**과제 내용**
아래 자료에서 "How large a"라는 문구가 들어 있는 줄부터 자료의 마지막 줄까지, 시작 줄과 마지막 줄을 모두 포함해 그대로 옮겨 적으세요.

========================================================================

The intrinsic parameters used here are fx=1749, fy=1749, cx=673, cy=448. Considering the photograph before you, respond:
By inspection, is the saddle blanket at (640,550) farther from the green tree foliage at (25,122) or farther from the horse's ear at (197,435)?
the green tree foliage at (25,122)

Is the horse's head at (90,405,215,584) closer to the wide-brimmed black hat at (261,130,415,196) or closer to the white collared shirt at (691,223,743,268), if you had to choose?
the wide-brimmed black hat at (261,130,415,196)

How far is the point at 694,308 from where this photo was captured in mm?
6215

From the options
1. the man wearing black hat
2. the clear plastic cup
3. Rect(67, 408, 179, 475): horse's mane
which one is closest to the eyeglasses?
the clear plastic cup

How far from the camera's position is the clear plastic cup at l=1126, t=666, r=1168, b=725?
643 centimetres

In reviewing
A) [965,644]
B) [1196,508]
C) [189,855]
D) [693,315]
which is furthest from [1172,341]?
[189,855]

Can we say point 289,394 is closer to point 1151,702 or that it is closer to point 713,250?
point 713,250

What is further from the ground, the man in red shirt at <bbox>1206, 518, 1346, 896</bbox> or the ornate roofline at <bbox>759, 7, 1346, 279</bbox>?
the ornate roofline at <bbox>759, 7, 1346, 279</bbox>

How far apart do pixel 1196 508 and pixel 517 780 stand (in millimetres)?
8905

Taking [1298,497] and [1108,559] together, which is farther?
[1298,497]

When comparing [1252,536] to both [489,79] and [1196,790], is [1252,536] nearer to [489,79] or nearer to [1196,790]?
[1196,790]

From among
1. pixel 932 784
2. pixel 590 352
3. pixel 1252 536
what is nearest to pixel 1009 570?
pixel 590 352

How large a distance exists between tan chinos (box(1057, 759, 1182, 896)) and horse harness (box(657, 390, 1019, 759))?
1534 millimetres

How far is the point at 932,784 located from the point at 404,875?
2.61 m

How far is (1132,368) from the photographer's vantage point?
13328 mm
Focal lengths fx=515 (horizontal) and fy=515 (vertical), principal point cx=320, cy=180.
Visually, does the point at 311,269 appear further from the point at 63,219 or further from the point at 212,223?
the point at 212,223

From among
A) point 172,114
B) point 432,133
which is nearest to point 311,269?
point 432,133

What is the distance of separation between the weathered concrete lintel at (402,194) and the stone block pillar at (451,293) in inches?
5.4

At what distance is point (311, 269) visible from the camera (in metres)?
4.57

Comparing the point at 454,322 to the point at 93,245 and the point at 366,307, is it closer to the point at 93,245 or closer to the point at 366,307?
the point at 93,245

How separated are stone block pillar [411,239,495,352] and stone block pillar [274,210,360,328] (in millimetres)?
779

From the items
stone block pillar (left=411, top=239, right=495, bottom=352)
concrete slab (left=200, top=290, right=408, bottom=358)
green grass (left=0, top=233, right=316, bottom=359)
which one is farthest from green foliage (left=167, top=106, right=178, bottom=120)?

========================================================================

**예제 풀이**
How large a distance exists between tan chinos (box(1057, 759, 1182, 896)) and horse harness (box(657, 390, 1019, 759))?
1534 millimetres

How far is the point at 932,784 located from the point at 404,875?
2.61 m

How far is (1132,368) from the photographer's vantage point?
13328 mm
Focal lengths fx=515 (horizontal) and fy=515 (vertical), principal point cx=320, cy=180.
Visually, does the point at 311,269 appear further from the point at 63,219 or further from the point at 212,223?
the point at 212,223

From among
A) point 172,114
B) point 432,133
which is nearest to point 311,269?
point 432,133

What is the distance of separation between the weathered concrete lintel at (402,194) and the stone block pillar at (451,293) in inches?
5.4

At what distance is point (311, 269) visible from the camera (in metres)?
4.57

Comparing the point at 454,322 to the point at 93,245 and the point at 366,307, is it closer to the point at 93,245 or closer to the point at 366,307?
the point at 93,245

How separated are stone block pillar [411,239,495,352] and stone block pillar [274,210,360,328] (in millimetres)?
779

From the items
stone block pillar (left=411, top=239, right=495, bottom=352)
concrete slab (left=200, top=290, right=408, bottom=358)
green grass (left=0, top=233, right=316, bottom=359)
which one is farthest from green foliage (left=167, top=106, right=178, bottom=120)?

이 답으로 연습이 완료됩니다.